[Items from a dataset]

* * *

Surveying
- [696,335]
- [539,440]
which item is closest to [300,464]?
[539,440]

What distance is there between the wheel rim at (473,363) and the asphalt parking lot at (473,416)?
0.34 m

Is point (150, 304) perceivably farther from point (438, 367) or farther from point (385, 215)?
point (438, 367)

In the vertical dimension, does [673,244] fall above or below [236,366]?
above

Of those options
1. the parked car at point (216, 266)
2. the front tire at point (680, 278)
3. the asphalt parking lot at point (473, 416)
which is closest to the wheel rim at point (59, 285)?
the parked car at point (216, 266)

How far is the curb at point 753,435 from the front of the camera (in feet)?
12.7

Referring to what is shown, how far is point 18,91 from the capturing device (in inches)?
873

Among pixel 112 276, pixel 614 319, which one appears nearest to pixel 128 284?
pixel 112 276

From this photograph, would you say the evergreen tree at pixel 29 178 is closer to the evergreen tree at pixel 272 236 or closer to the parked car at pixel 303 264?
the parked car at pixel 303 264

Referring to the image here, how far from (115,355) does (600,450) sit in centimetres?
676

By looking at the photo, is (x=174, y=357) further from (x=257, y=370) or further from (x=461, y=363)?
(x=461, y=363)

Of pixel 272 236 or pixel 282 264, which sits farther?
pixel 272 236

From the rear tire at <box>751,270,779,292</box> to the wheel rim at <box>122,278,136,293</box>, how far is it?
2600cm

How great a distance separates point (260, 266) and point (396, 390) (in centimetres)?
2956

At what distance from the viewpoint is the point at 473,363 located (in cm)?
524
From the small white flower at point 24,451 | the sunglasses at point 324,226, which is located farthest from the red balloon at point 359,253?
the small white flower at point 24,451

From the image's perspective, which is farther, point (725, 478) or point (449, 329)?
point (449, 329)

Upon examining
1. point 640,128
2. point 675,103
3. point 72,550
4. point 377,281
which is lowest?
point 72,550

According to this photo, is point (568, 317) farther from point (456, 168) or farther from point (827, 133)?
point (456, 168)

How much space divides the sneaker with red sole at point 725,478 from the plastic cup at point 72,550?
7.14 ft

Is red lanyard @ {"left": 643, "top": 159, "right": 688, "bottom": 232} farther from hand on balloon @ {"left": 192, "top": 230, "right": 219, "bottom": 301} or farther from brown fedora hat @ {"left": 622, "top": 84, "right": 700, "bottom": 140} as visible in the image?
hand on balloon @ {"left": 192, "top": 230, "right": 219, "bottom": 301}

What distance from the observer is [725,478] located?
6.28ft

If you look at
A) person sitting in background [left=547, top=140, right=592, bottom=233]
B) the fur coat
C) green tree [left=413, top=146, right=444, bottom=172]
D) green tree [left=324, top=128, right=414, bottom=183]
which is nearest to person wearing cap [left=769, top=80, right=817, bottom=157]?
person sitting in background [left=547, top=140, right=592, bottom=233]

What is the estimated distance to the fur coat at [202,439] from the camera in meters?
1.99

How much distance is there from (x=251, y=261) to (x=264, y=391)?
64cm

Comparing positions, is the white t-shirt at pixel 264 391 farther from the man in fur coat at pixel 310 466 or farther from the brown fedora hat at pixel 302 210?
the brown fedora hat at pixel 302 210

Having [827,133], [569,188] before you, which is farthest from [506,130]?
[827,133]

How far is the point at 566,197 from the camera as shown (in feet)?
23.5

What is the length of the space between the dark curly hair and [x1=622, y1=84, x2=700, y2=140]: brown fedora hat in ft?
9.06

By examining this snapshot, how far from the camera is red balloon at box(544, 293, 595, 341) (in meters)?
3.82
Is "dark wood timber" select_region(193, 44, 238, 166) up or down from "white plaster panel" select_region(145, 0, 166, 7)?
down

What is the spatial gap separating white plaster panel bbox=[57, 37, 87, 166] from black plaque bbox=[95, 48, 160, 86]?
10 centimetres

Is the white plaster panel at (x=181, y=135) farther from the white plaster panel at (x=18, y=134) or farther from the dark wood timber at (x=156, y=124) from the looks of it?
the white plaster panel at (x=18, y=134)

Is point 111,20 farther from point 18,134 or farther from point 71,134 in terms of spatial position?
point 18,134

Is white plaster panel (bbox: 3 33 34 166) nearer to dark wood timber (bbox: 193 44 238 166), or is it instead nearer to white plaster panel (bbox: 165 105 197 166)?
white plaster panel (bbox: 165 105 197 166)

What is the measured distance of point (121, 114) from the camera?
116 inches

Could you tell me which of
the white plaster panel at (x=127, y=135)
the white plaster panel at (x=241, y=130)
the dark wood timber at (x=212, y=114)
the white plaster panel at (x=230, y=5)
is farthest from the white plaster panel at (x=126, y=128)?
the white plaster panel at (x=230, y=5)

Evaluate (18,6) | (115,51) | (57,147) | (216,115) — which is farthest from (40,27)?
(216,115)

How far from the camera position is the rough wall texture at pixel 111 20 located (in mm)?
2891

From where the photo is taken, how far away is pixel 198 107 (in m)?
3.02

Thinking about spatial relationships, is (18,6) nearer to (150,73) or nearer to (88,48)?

* * *

## TASK GOAL
In the rows above, change every "wheel rim" to "hubcap" and leave the rest of the text as it is.

## THE COMPLETED TASK
Surveying
- [696,335]
- [539,440]
which item is closest to [300,464]?
[539,440]

What distance is there between the hubcap at (473,363) and the asphalt parking lot at (473,416)?
0.34 m

Is point (150, 304) perceivably farther from point (438, 367) or farther from point (385, 215)?
point (438, 367)

In the vertical dimension, does [673,244] fall above or below [236,366]?
above

Of those options
1. the parked car at point (216, 266)
2. the front tire at point (680, 278)
3. the asphalt parking lot at point (473, 416)
which is closest to the hubcap at point (59, 285)?
the parked car at point (216, 266)

How far is the curb at point 753,435 from the front of the camera (in feet)?
12.7

Referring to what is shown, how far is point 18,91 from the capturing device (in inches)?
873

Among pixel 112 276, pixel 614 319, which one appears nearest to pixel 128 284?
pixel 112 276

From this photograph, would you say the evergreen tree at pixel 29 178 is closer to the evergreen tree at pixel 272 236 or closer to the parked car at pixel 303 264?
the parked car at pixel 303 264

Referring to the image here, how far from (115,355) does (600,450) sit in centimetres?
676

By looking at the photo, is (x=174, y=357) further from (x=257, y=370) or further from (x=461, y=363)?
(x=461, y=363)

Of pixel 272 236 or pixel 282 264, which sits farther?
pixel 272 236

From the rear tire at <box>751,270,779,292</box> to the hubcap at <box>122,278,136,293</box>, how far is it?
2600cm

How great a distance separates point (260, 266) and point (396, 390) (in centimetres)?
2956

At what distance from the viewpoint is the point at 473,363 located (in cm)?
524
From the small white flower at point 24,451 | the sunglasses at point 324,226, which is located farthest from the red balloon at point 359,253?
the small white flower at point 24,451

From the image's perspective, which is farther, point (725, 478) or point (449, 329)?
point (449, 329)

Upon examining
1. point 640,128
2. point 675,103
3. point 72,550
4. point 377,281
which is lowest?
point 72,550

According to this photo, is point (568, 317) farther from point (456, 168) or farther from point (827, 133)?
point (456, 168)

How much space divides the sneaker with red sole at point 725,478 from the plastic cup at point 72,550?
7.14 ft

Is red lanyard @ {"left": 643, "top": 159, "right": 688, "bottom": 232} farther from hand on balloon @ {"left": 192, "top": 230, "right": 219, "bottom": 301} or farther from brown fedora hat @ {"left": 622, "top": 84, "right": 700, "bottom": 140} as visible in the image?
hand on balloon @ {"left": 192, "top": 230, "right": 219, "bottom": 301}

What distance from the observer is [725,478] located?
6.28ft

If you look at
A) person sitting in background [left=547, top=140, right=592, bottom=233]
B) the fur coat
C) green tree [left=413, top=146, right=444, bottom=172]
D) green tree [left=324, top=128, right=414, bottom=183]
which is nearest to person wearing cap [left=769, top=80, right=817, bottom=157]?
person sitting in background [left=547, top=140, right=592, bottom=233]

What is the estimated distance to the fur coat at [202,439] from the camera in meters?
1.99

How much distance is there from (x=251, y=261) to (x=264, y=391)?
64cm

Comparing positions, is the white t-shirt at pixel 264 391 farther from the man in fur coat at pixel 310 466 or farther from the brown fedora hat at pixel 302 210?
the brown fedora hat at pixel 302 210

Having [827,133], [569,188] before you, which is farthest from [506,130]?
[827,133]

How far is the point at 566,197 from the camera as shown (in feet)?
23.5

What is the length of the space between the dark curly hair and [x1=622, y1=84, x2=700, y2=140]: brown fedora hat in ft?
9.06

By examining this snapshot, how far from the camera is red balloon at box(544, 293, 595, 341) (in meters)?
3.82
Is "dark wood timber" select_region(193, 44, 238, 166) up or down from "white plaster panel" select_region(145, 0, 166, 7)?
down

What is the spatial gap separating white plaster panel bbox=[57, 37, 87, 166] from black plaque bbox=[95, 48, 160, 86]?
10 centimetres

Is the white plaster panel at (x=181, y=135) farther from the white plaster panel at (x=18, y=134) or farther from the dark wood timber at (x=156, y=124) from the looks of it?
the white plaster panel at (x=18, y=134)

Is point 111,20 farther from point 18,134 or farther from point 71,134 in terms of spatial position?
point 18,134

Is white plaster panel (bbox: 3 33 34 166) nearer to dark wood timber (bbox: 193 44 238 166), or is it instead nearer to white plaster panel (bbox: 165 105 197 166)?
white plaster panel (bbox: 165 105 197 166)

What is the measured distance of point (121, 114) from the camera?
116 inches

Could you tell me which of
the white plaster panel at (x=127, y=135)
the white plaster panel at (x=241, y=130)
the dark wood timber at (x=212, y=114)
the white plaster panel at (x=230, y=5)
is farthest from the white plaster panel at (x=126, y=128)?
the white plaster panel at (x=230, y=5)

Evaluate (18,6) | (115,51) | (57,147) | (216,115) — which is farthest from (40,27)?
(216,115)

How far from the camera position is the rough wall texture at pixel 111 20 located (in mm)?
2891

From where the photo is taken, how far away is pixel 198 107 (in m)?
3.02

Thinking about spatial relationships, is (18,6) nearer to (150,73) or nearer to (88,48)?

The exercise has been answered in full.